Records supplied below:

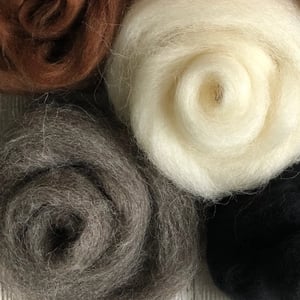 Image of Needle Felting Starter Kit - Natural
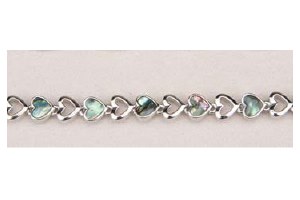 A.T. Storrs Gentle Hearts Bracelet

End of Records supplied.
Records supplied below:

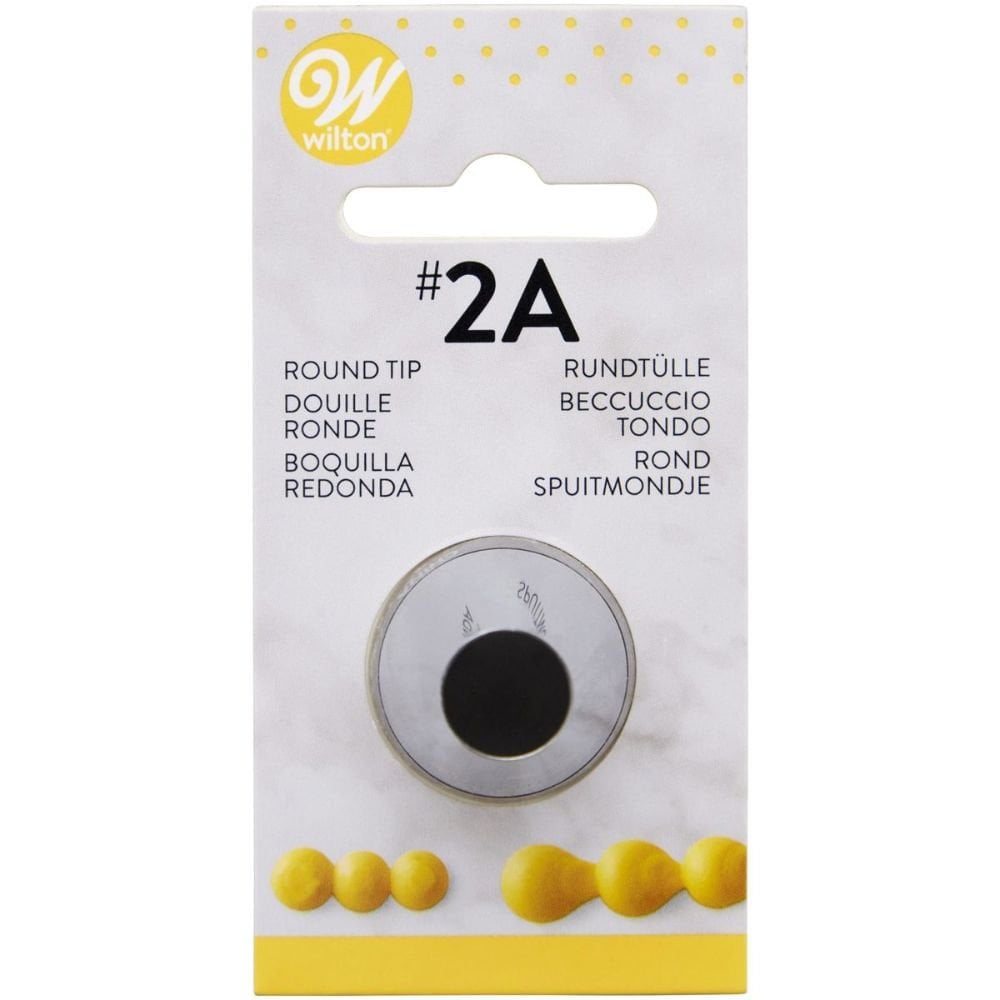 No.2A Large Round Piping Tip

End of Records supplied.

▶ Task
Your answer must be the lines above from the one holding "Image of Needle" up to and including the one holding "A.T. Storrs Gentle Hearts Bracelet", exact and with no pictures.

▶ Written solution
 Image of Needle Felting Starter Kit - Natural
 A.T. Storrs Gentle Hearts Bracelet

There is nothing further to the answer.